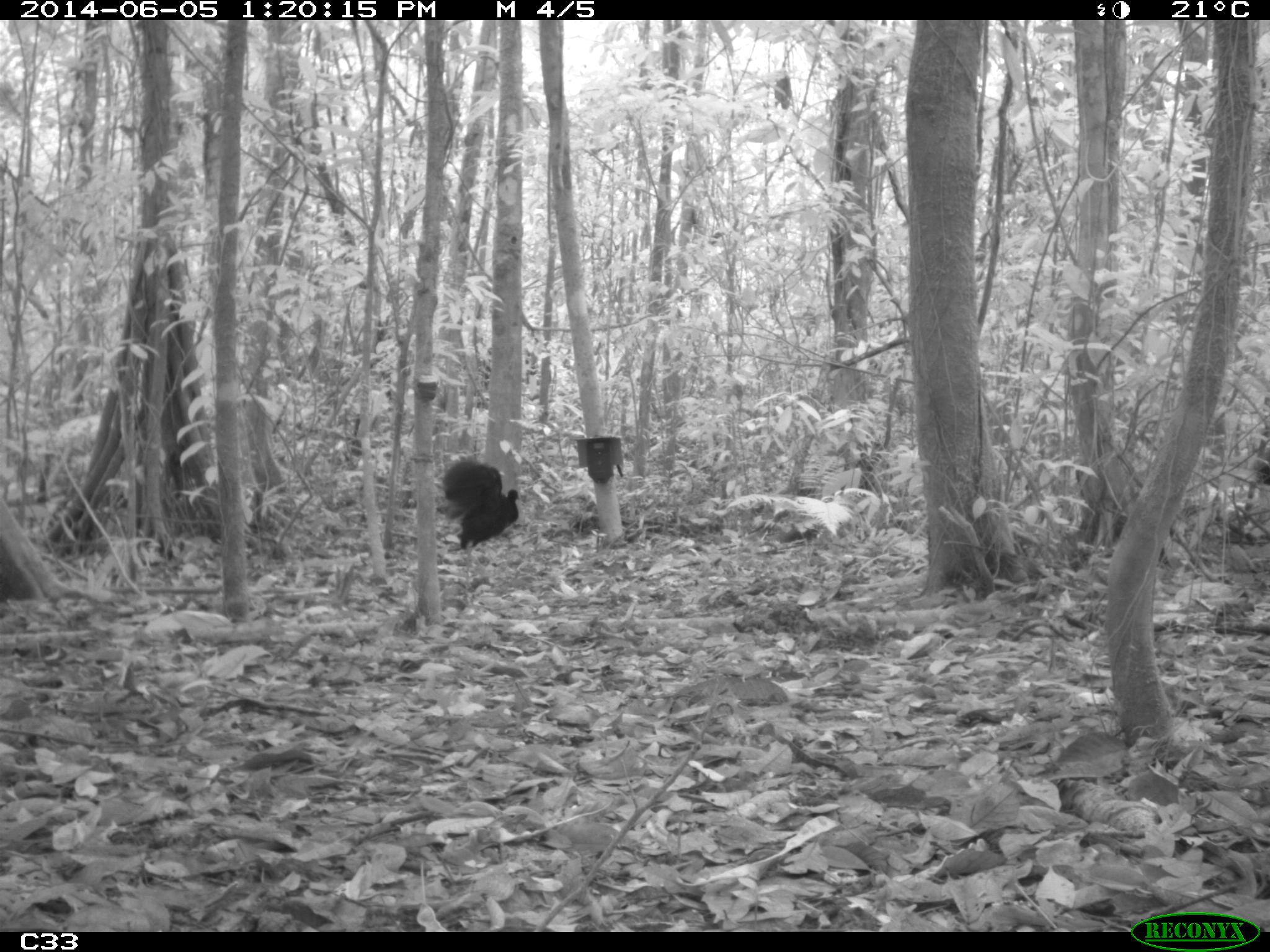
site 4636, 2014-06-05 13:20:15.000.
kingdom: Animalia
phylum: Chordata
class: Aves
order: Gruiformes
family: Psophiidae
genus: Psophia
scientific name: Psophia crepitans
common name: gray-winged trumpeter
Psophia crepitans (gray-winged trumpeter), count 6, age adult.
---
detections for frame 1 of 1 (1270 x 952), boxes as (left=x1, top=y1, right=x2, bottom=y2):
psophia crepitans: (left=440, top=458, right=520, bottom=551)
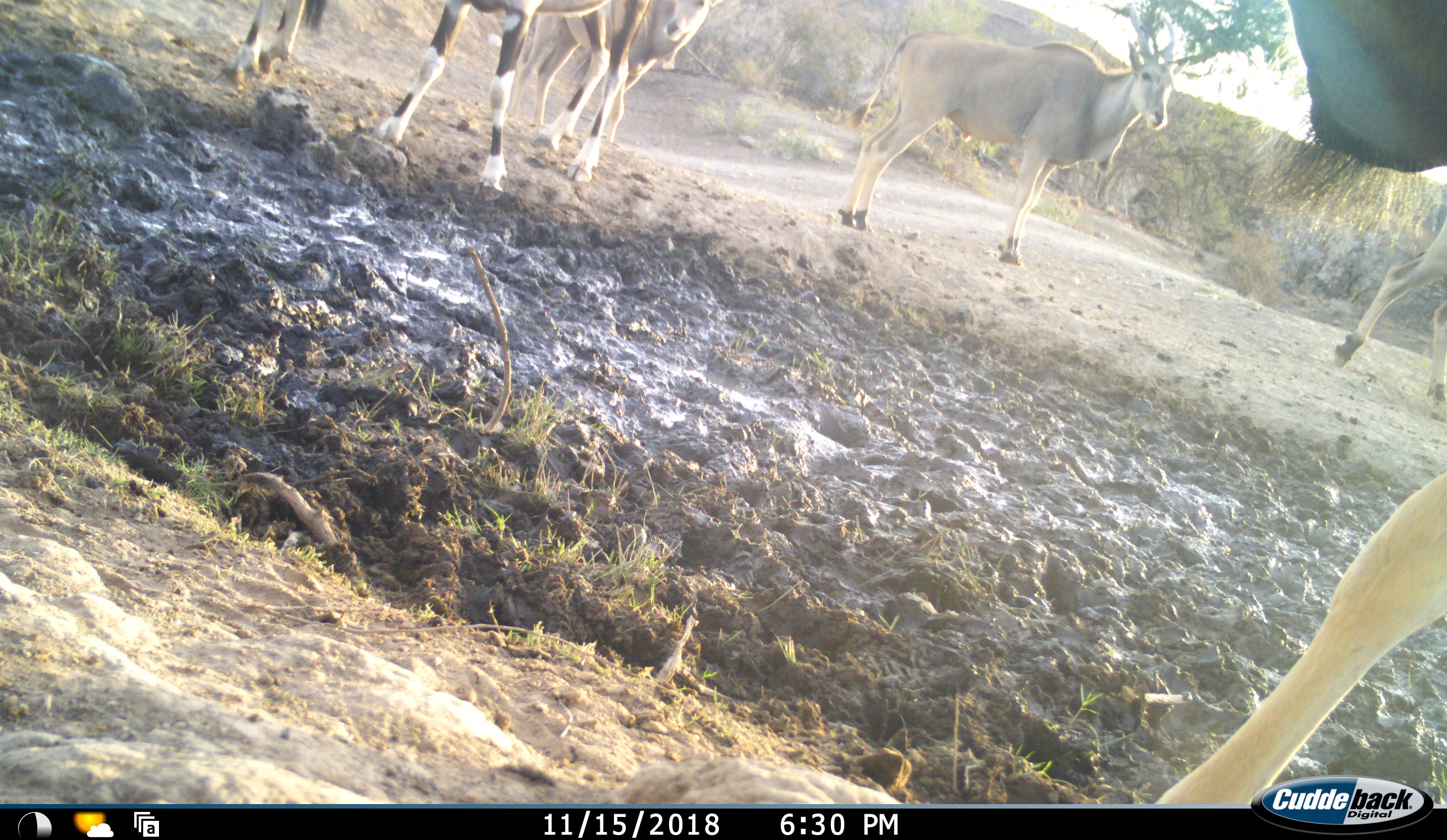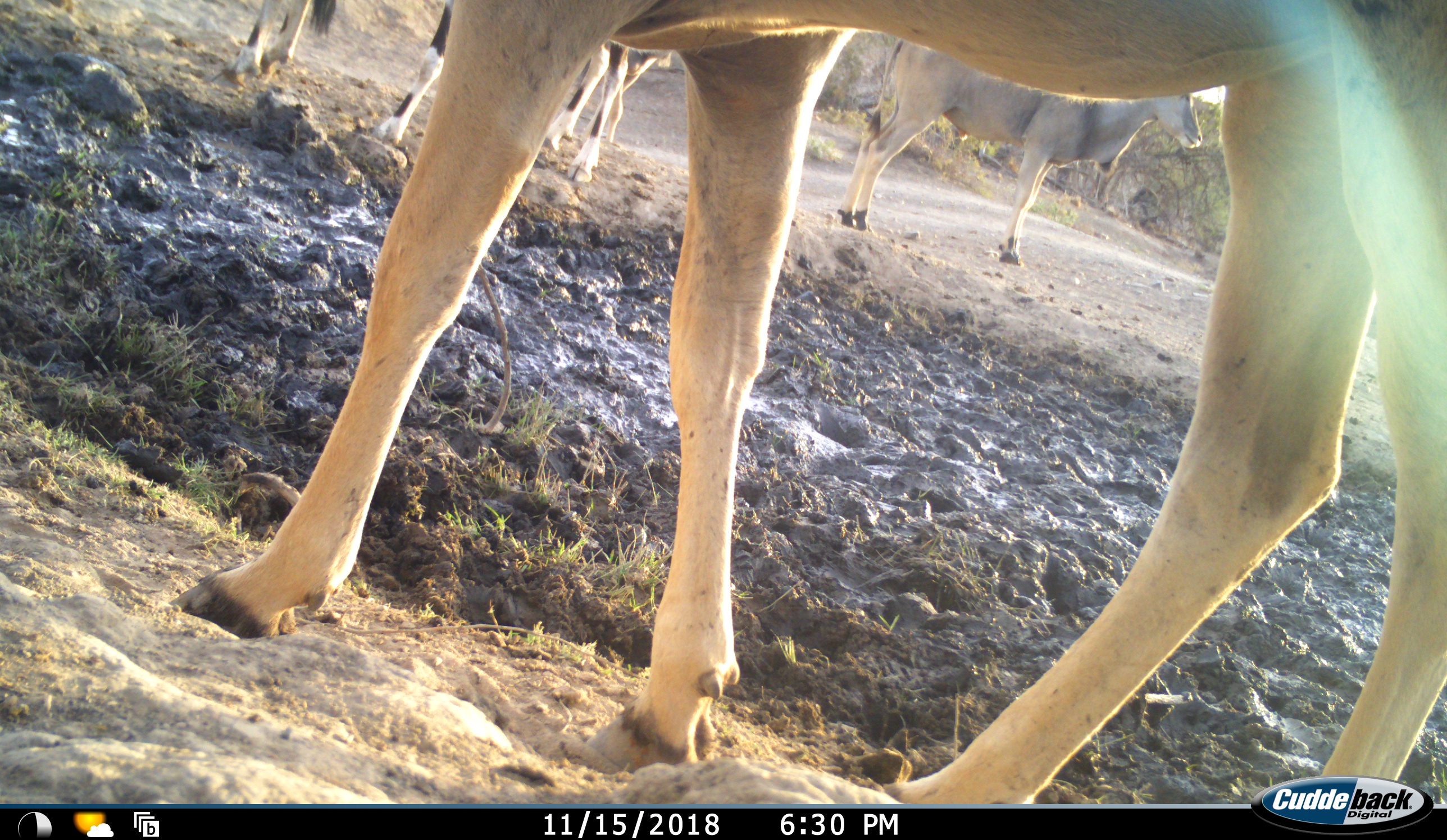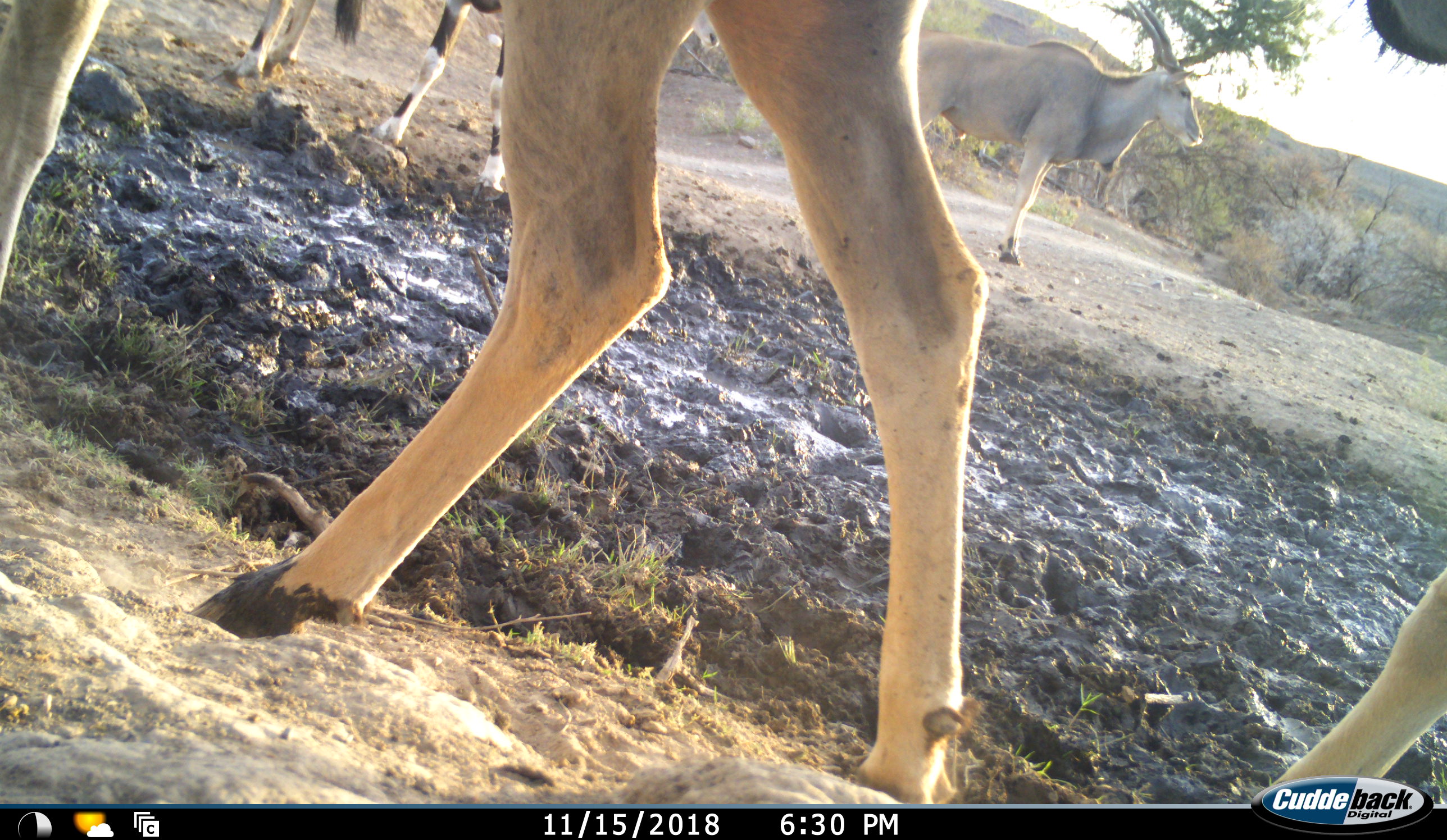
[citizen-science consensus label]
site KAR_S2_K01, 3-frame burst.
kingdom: Animalia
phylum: Chordata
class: Mammalia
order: Artiodactyla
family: Bovidae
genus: Tragelaphus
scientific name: Tragelaphus oryx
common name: eland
Eland (Tragelaphus oryx), count 5. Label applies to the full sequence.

+++++

Make an exact copy of all the material, but keep the pictures out of it.

▸ RESPONSE FOR THIS EXERCISE:
site 4636, 2014-06-05 13:20:15.000.
kingdom: Animalia
phylum: Chordata
class: Aves
order: Gruiformes
family: Psophiidae
genus: Psophia
scientific name: Psophia crepitans
common name: gray-winged trumpeter
Psophia crepitans (gray-winged trumpeter), count 6, age adult.
---
detections for frame 1 of 1 (1270 x 952), boxes as (left=x1, top=y1, right=x2, bottom=y2):
psophia crepitans: (left=440, top=458, right=520, bottom=551)
[citizen-science consensus label]
site KAR_S2_K01, 3-frame burst.
kingdom: Animalia
phylum: Chordata
class: Mammalia
order: Artiodactyla
family: Bovidae
genus: Tragelaphus
scientific name: Tragelaphus oryx
common name: eland
Eland (Tragelaphus oryx), count 5. Label applies to the full sequence.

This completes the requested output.